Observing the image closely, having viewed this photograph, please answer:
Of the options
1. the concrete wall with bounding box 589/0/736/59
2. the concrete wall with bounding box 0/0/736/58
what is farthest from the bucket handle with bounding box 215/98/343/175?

┄┄┄┄┄┄┄┄┄┄

_Problem requirements_.
Retype every line of the listing above, word for word.

_Final answer_.
Observing the image closely, having viewed this photograph, please answer:
Of the options
1. the concrete wall with bounding box 589/0/736/59
2. the concrete wall with bounding box 0/0/736/58
what is farthest from the bucket handle with bounding box 215/98/343/175?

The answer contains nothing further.